*Requirements:*
Set out every one of the lines below as a numbered list, leaving out the blank lines.

*Records in a dataset:*
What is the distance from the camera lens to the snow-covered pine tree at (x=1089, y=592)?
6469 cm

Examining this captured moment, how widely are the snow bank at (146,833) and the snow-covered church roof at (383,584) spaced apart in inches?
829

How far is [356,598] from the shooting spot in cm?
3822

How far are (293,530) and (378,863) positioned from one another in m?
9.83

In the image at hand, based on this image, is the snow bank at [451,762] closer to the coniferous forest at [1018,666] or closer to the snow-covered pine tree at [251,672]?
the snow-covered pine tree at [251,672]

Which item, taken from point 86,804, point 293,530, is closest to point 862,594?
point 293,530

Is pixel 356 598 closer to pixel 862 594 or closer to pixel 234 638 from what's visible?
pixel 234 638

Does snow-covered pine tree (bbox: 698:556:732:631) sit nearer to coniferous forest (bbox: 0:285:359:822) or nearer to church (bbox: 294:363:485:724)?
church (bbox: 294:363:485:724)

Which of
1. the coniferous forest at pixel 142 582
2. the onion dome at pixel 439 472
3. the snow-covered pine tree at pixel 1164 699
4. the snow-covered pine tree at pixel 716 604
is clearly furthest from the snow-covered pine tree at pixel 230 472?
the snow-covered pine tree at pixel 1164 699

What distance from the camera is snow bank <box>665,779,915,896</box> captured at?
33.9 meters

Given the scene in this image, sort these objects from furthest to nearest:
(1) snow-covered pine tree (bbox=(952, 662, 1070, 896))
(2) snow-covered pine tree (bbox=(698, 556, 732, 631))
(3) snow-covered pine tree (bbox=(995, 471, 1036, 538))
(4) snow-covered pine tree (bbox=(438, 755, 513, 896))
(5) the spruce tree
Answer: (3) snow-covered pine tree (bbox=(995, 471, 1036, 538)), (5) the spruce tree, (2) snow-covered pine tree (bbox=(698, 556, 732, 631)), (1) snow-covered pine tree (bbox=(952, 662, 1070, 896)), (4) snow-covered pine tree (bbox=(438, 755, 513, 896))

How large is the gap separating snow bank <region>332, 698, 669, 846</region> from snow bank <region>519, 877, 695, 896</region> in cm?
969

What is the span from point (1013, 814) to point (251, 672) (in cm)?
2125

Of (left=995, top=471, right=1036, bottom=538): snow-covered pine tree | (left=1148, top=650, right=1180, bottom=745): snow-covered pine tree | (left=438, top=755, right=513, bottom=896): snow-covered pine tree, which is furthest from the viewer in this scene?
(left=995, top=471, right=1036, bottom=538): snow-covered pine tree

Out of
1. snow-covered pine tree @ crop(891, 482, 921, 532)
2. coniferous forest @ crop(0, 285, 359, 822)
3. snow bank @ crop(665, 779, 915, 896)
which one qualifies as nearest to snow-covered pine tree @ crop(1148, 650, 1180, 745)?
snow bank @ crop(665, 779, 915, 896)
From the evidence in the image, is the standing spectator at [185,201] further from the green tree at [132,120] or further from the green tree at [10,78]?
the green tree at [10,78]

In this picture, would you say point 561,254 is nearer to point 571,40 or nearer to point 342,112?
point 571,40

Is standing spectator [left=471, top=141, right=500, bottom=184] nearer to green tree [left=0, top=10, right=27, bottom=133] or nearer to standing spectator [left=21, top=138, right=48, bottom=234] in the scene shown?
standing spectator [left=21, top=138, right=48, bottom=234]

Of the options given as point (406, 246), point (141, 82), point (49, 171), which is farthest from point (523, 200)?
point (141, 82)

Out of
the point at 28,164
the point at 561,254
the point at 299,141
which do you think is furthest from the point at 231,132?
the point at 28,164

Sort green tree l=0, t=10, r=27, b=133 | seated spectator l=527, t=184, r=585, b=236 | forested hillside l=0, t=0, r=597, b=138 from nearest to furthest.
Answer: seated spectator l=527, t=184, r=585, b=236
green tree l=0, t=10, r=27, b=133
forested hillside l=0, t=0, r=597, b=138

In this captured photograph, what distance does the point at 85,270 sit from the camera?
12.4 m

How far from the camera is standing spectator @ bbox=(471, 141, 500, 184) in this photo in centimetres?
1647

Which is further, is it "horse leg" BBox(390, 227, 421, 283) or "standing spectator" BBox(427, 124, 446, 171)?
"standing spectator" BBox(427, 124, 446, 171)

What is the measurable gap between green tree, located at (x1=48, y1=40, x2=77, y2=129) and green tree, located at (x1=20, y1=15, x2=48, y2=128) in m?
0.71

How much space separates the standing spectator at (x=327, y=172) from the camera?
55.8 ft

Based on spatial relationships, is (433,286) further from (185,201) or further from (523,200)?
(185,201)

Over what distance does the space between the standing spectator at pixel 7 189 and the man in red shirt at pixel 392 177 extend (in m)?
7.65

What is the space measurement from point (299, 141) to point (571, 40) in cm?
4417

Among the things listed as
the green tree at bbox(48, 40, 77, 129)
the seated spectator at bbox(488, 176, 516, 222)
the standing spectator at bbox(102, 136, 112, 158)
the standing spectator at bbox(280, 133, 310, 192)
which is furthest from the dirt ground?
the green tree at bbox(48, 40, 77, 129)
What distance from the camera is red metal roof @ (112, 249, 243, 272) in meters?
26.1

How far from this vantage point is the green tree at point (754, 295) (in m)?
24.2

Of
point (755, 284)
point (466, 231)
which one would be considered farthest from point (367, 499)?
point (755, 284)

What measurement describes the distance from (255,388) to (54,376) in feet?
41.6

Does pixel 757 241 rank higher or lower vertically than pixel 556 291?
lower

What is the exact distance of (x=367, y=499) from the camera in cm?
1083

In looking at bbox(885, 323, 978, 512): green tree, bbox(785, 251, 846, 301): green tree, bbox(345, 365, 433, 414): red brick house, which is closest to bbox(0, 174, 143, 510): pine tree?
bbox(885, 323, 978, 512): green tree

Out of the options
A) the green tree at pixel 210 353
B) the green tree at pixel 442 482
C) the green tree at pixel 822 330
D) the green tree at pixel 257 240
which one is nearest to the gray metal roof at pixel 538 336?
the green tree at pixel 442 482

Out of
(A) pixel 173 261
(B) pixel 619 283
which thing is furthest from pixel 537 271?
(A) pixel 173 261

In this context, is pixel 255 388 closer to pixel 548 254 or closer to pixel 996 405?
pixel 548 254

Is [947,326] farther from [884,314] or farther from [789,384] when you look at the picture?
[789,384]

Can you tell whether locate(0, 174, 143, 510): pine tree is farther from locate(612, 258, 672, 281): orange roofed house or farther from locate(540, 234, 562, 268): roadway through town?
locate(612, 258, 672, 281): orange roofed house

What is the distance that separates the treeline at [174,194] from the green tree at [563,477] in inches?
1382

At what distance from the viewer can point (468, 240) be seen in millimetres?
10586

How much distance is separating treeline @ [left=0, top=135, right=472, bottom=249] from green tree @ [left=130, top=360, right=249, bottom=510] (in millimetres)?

*Completed exercise:*
1. What is the distance from the camera lens to the snow-covered pine tree at (x=1089, y=592)?
2. 6469 cm
3. Examining this captured moment, how widely are the snow bank at (146,833) and the snow-covered church roof at (383,584) spaced apart in inches?
4. 829
5. How far is [356,598] from the shooting spot in cm?
6. 3822
7. How far are (293,530) and (378,863) positioned from one another in m?
8. 9.83
9. In the image at hand, based on this image, is the snow bank at [451,762] closer to the coniferous forest at [1018,666] or closer to the snow-covered pine tree at [251,672]?
10. the snow-covered pine tree at [251,672]
11. Which item, taken from point 86,804, point 293,530, is closest to point 862,594?
12. point 293,530
13. Is pixel 356 598 closer to pixel 862 594 or closer to pixel 234 638 from what's visible?
14. pixel 234 638
15. Does snow-covered pine tree (bbox: 698:556:732:631) sit nearer to coniferous forest (bbox: 0:285:359:822) or nearer to church (bbox: 294:363:485:724)?
16. church (bbox: 294:363:485:724)
17. Which of
18. 1. the coniferous forest at pixel 142 582
19. 2. the onion dome at pixel 439 472
20. 3. the snow-covered pine tree at pixel 1164 699
21. 4. the snow-covered pine tree at pixel 716 604
22. is clearly furthest from the snow-covered pine tree at pixel 230 472?
23. the snow-covered pine tree at pixel 1164 699
24. What distance from the camera is snow bank <box>665,779,915,896</box> captured at?
25. 33.9 meters
26. Given the scene in this image, sort these objects from furthest to nearest:
27. (1) snow-covered pine tree (bbox=(952, 662, 1070, 896))
28. (2) snow-covered pine tree (bbox=(698, 556, 732, 631))
29. (3) snow-covered pine tree (bbox=(995, 471, 1036, 538))
30. (4) snow-covered pine tree (bbox=(438, 755, 513, 896))
31. (5) the spruce tree
32. Answer: (3) snow-covered pine tree (bbox=(995, 471, 1036, 538)), (5) the spruce tree, (2) snow-covered pine tree (bbox=(698, 556, 732, 631)), (1) snow-covered pine tree (bbox=(952, 662, 1070, 896)), (4) snow-covered pine tree (bbox=(438, 755, 513, 896))
33. How large is the gap separating snow bank <region>332, 698, 669, 846</region> from snow bank <region>519, 877, 695, 896</region> in cm?
34. 969
35. What is the span from point (1013, 814) to point (251, 672) (in cm)?
36. 2125
37. Of (left=995, top=471, right=1036, bottom=538): snow-covered pine tree | (left=1148, top=650, right=1180, bottom=745): snow-covered pine tree | (left=438, top=755, right=513, bottom=896): snow-covered pine tree, which is furthest from the viewer in this scene?
38. (left=995, top=471, right=1036, bottom=538): snow-covered pine tree
39. Out of
40. 1. snow-covered pine tree @ crop(891, 482, 921, 532)
41. 2. coniferous forest @ crop(0, 285, 359, 822)
42. 3. snow bank @ crop(665, 779, 915, 896)
43. which one qualifies as nearest to snow-covered pine tree @ crop(1148, 650, 1180, 745)?
44. snow bank @ crop(665, 779, 915, 896)
45. From the evidence in the image, is the standing spectator at [185,201] further from the green tree at [132,120] or further from the green tree at [10,78]?
46. the green tree at [10,78]
47. In this picture, would you say point 561,254 is nearer to point 571,40 or nearer to point 342,112?
48. point 571,40
49. Is standing spectator [left=471, top=141, right=500, bottom=184] nearer to green tree [left=0, top=10, right=27, bottom=133] or nearer to standing spectator [left=21, top=138, right=48, bottom=234] in the scene shown?
50. standing spectator [left=21, top=138, right=48, bottom=234]
51. Of the options given as point (406, 246), point (141, 82), point (49, 171), which is farthest from point (523, 200)?
52. point (141, 82)
53. Out of
54. the point at 28,164
55. the point at 561,254
56. the point at 299,141
57. which do you think is furthest from the point at 231,132?
58. the point at 28,164
59. Sort green tree l=0, t=10, r=27, b=133 | seated spectator l=527, t=184, r=585, b=236 | forested hillside l=0, t=0, r=597, b=138 from nearest to furthest.
60. Answer: seated spectator l=527, t=184, r=585, b=236
61. green tree l=0, t=10, r=27, b=133
62. forested hillside l=0, t=0, r=597, b=138
63. In this captured photograph, what distance does the point at 85,270 sit from the camera?
64. 12.4 m
65. How far from the camera is standing spectator @ bbox=(471, 141, 500, 184) in this photo in centimetres?
66. 1647
67. Which is further, is it "horse leg" BBox(390, 227, 421, 283) or "standing spectator" BBox(427, 124, 446, 171)?
68. "standing spectator" BBox(427, 124, 446, 171)
69. What is the measurable gap between green tree, located at (x1=48, y1=40, x2=77, y2=129) and green tree, located at (x1=20, y1=15, x2=48, y2=128) in m?
70. 0.71
71. How much space separates the standing spectator at (x=327, y=172) from the camera?
72. 55.8 ft
73. Based on spatial relationships, is (433,286) further from (185,201) or further from (523,200)?
74. (185,201)
75. Over what distance does the space between the standing spectator at pixel 7 189 and the man in red shirt at pixel 392 177 extend (in m)?
76. 7.65
77. What is the space measurement from point (299, 141) to point (571, 40) in cm?
78. 4417
79. Among the things listed as
80. the green tree at bbox(48, 40, 77, 129)
81. the seated spectator at bbox(488, 176, 516, 222)
82. the standing spectator at bbox(102, 136, 112, 158)
83. the standing spectator at bbox(280, 133, 310, 192)
84. which is furthest from the dirt ground?
85. the green tree at bbox(48, 40, 77, 129)
86. What distance from the camera is red metal roof @ (112, 249, 243, 272) in meters?
87. 26.1
88. How far from this vantage point is the green tree at point (754, 295) (in m)?
89. 24.2
90. Of
91. point (755, 284)
92. point (466, 231)
93. which one would be considered farthest from point (367, 499)?
94. point (755, 284)
95. What measurement describes the distance from (255,388) to (54,376) in feet?
96. 41.6
97. Does pixel 757 241 rank higher or lower vertically than pixel 556 291?
98. lower
99. What is the exact distance of (x=367, y=499) from the camera in cm?
100. 1083
101. In looking at bbox(885, 323, 978, 512): green tree, bbox(785, 251, 846, 301): green tree, bbox(345, 365, 433, 414): red brick house, which is closest to bbox(0, 174, 143, 510): pine tree?
102. bbox(885, 323, 978, 512): green tree
103. Out of the options
104. A) the green tree at pixel 210 353
105. B) the green tree at pixel 442 482
106. C) the green tree at pixel 822 330
107. D) the green tree at pixel 257 240
108. which one is nearest to the gray metal roof at pixel 538 336?
109. the green tree at pixel 442 482
110. Out of
111. (A) pixel 173 261
112. (B) pixel 619 283
113. which thing is furthest from pixel 537 271?
114. (A) pixel 173 261
115. In this context, is pixel 255 388 closer to pixel 548 254 or closer to pixel 996 405?
116. pixel 548 254
117. Is [947,326] farther from [884,314] or farther from [789,384] when you look at the picture?
118. [789,384]
119. Can you tell whether locate(0, 174, 143, 510): pine tree is farther from locate(612, 258, 672, 281): orange roofed house or farther from locate(540, 234, 562, 268): roadway through town?
120. locate(612, 258, 672, 281): orange roofed house
121. What is the distance that separates the treeline at [174,194] from the green tree at [563,477] in inches?
122. 1382
123. At what distance from the viewer can point (468, 240) be seen in millimetres?
124. 10586
125. How much distance is separating treeline @ [left=0, top=135, right=472, bottom=249] from green tree @ [left=130, top=360, right=249, bottom=510] (in millimetres)?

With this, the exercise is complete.